Si es verdad que hay dos clases de novelistas, los que se pasan la vida escribiendo la misma novela, a veces empeorándola, a veces mejorándola, y los que cada vez que comienzan un libro es para hacer algo diferente a lo que hicieron, Vargas pertenece a la segunda especie, y su obra es tan diversa como su vida. A su manera, a tocado todas las teclas, sorprendiéndose a menudo a sí mismo. Por ejemplo: en la época de La casa verde, Vargas juzgaba muy severamente la literatura humorística y en general el humor como elemento narrativo, pero he aquí que de pronto publica Pantaleón y las visitadoras, donde le humor, en todas sus variantes, va a ser el territorio más específico de la novela.

Desde sus inicios como escritor profesional, Vargas ha sido un trabajador infatigable y ha mantenido un nivel de creación constante, y como si fuese en eso discípulo de Gracián, sabe asombrar periódicamente con novelas que suponen una vuelta de tuerca más en su narrativa. Ahora pienso en La guerra del fin del mundo y La fiesta del chivo.

Su influencia en la narrativa escrita en español es vasta y definitiva y ha sido muy enriquecedora porque nos ha enseñado a dirigir la mirada hacia la estructura de la novela en una cultura, la española e hispana, muy dotada para inventar historias pero poco dotada para estructurarlas y con mucha tendencia a la divagación barroca y al desahogo narcisista.

▶ Material aportado:

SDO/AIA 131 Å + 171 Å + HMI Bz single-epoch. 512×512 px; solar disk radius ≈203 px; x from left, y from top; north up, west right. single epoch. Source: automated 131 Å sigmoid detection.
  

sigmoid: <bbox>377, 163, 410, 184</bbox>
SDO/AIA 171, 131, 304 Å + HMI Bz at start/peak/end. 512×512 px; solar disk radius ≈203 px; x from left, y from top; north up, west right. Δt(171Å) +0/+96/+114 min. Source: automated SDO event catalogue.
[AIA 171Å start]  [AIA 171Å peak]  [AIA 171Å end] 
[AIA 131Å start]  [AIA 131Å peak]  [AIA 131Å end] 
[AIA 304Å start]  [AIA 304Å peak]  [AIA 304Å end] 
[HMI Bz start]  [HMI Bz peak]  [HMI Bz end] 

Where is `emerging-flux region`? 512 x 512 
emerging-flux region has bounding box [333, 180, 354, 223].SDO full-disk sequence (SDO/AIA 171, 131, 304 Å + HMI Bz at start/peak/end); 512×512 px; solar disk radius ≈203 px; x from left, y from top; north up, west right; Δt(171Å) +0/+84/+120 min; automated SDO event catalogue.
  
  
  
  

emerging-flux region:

▶ Retos:
a. En el extracto sobre Vargas, reescribe de forma más breve el párrafo que empieza con "Su influencia en la narrativa escrita en español", conservando sus datos principales.
b. Según el extracto sobre Vargas, ¿en la época de qué novela juzgaba él con severidad la literatura humorística?
El material no hace falta para resolver nada.

▶ Respuestas escritas:
a. La influencia de Vargas en la narrativa en español es amplia, definitiva y enriquecedora: enseñó a fijarse en la estructura de la novela en una cultura, la española e hispana, que sabe inventar historias pero no estructurarlas y que tiende a la divagación barroca y al desahogo narcisista.

b. En la época de La casa verde.